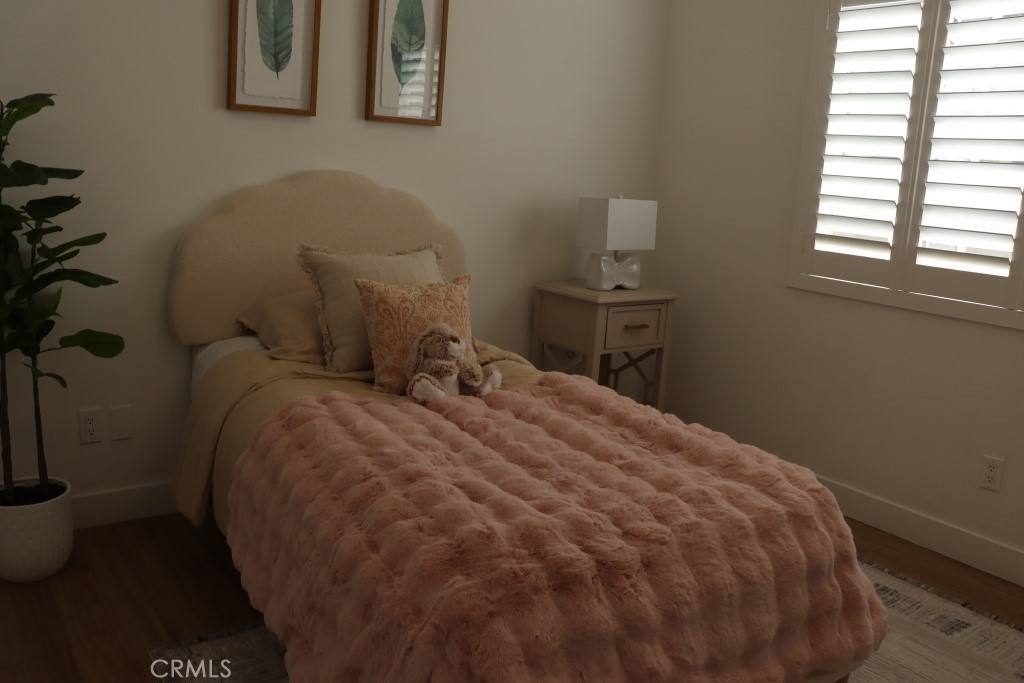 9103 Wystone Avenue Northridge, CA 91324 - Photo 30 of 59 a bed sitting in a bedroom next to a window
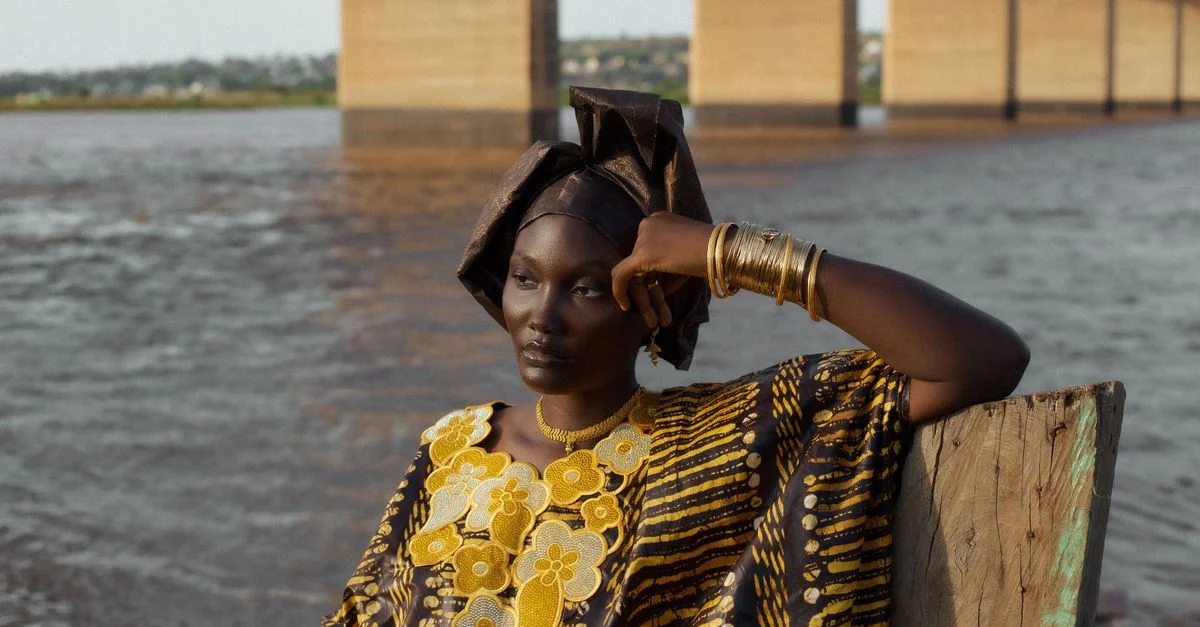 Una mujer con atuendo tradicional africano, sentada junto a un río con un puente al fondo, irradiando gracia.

================

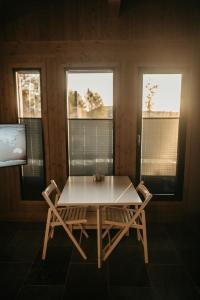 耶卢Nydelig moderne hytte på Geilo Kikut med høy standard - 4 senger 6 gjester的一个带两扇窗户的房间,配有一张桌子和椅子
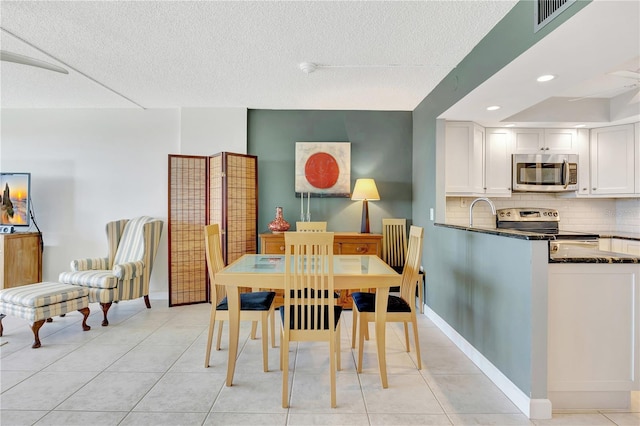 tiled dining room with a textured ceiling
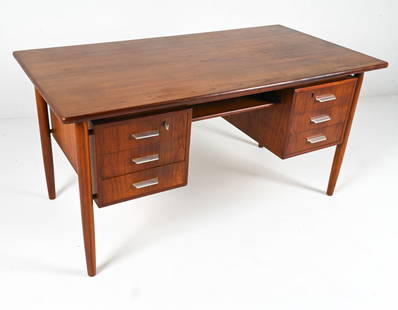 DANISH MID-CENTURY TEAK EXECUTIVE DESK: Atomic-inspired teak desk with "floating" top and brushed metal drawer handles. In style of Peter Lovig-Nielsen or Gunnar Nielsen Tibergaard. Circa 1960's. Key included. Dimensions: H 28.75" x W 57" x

================

Give again, exactly as written above, each line from the one that has "9103 Wystone Avenue" to the one that has "Una mujer con", both included; omit the pictures.

 9103 Wystone Avenue Northridge, CA 91324 - Photo 30 of 59 a bed sitting in a bedroom next to a window
 Una mujer con atuendo tradicional africano, sentada junto a un río con un puente al fondo, irradiando gracia.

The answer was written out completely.